Factors influencing project outcomes
Respondents mentioned a broad range of financial and other factors that had a positive or negative impact on the outcomes of the projects. For project A, respondents stated that the rare blood disease in children and its treatment were especially suitable for designing a collaborative care pathway, because of three reasons: the manageable topic, the urgency of the problem, and the limited number of interests. As voiced by one respondent: “Hematology is a niche area, and within it [the disease] is an even smaller area. So yeah, no one will have a problem with it. No board of directors will make a big deal out of it. So that helps” (A2). Furthermore, many factors were mentioned that illustrate a clear direction of the project group, a great devotion and sufficient resources to make change happen, and little dependency on people outside of the project group. Although several process factors, such as limited time, complicated the progress of the project, according to the respondents these factors did not determine the project’s outcomes.
For project B, an innovative treatment provision for allergies, respondents mainly spoke about factors negatively impacting its progress and outcomes. A lack of direction, urgency, evidence, interest, as well as high levels of perceived risk and, eventually, absence of sufficient results were perceived to have harmed the participation of project members. As one respondent stated: “In fact, I did not agree at all. And I still don’t, based on considerations regarding quality of care” (B2). Moreover, several respondents mentioned conflicting interests due to the work and time required, and the impossibility of transferring payments in secondary care to providers in primary care. Furthermore, respondents mentioned that a lack of resources – including funding, input from medical specialists and project support – as well as the fragmentation of a large number of GPs upon whom the project depended, made it very difficult to convince the relevant actors in the region to participate in the transformation and succeed in reaching the objectives. Although several process factors that supported the project members in achieving some progress (e.g., the opportunity to obtain valuable knowledge about an innovative treatment) were also mentioned, eventually the project members were demotivated by the many setbacks and abandoned their efforts to integrate care.

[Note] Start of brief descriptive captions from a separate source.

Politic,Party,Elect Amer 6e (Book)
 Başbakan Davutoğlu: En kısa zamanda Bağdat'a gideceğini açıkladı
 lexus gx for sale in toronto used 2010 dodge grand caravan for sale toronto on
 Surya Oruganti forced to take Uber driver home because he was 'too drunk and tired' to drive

For project C, the project group members, and specifically the medical specialists treating people experiencing severe dizziness, were devoted to reaching a uniform, urgent goal. The project started showing positive outcomes early in the process, strengthening the conviction that the project members were on the right track. However, the need to overcome several process barriers in this project was also mentioned, including difficulties in making agreements due to the large number of interested parties involved, a lack of time, rigid regulations, and a lack of reimbursement. Yet, the project group was able to overcome these barriers because of the high level of pre-existing trust between the parties as well as access to support staff from the hospital who were able to figure out ways to arrange innovative administration codes and financial agreements with insurers. As one respondent argued: “I think the main reason is the presence of mutual trust, which we created together in the years before this project” (C2). Furthermore, although the respondents mentioned a lack of interest from medical specialists outside of the project group, the project was not impeded by this barrier because it was not dependent on anyone outside the project group for realizing positive outcomes.

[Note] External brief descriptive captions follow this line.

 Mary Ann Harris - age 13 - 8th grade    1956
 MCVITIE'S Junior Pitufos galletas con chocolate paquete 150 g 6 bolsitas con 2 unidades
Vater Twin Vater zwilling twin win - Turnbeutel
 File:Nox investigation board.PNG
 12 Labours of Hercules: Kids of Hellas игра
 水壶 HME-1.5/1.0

For project D several positive process factors were mentioned to have facilitated the project’s progress, including the access to sufficient funding and in-kind resources. Despite these facilitating factors, the project does not seem to have reached the integration it aimed for in treating people with inflammatory bowel disease. Our analysis revealed two main reasons for this. First, a limited sense of urgency, a lack of direction, and a shortfall to formulate a univocal goal among the respondents were identified. Second, the respondents mentioned high levels of professional discretion and autonomy, and therefore differences in the way specialists provide this care. As described in one document: “The manner in which the care pathway will practically be implemented may differ per hospital. […] Because there are no strong arguments to direct this [treatment provision], the hospitals are free to decide for themselves” (document D47). These two factors resulted in care providers being hesitant to work with a standardized care pathway, especially those who were not part of the project group.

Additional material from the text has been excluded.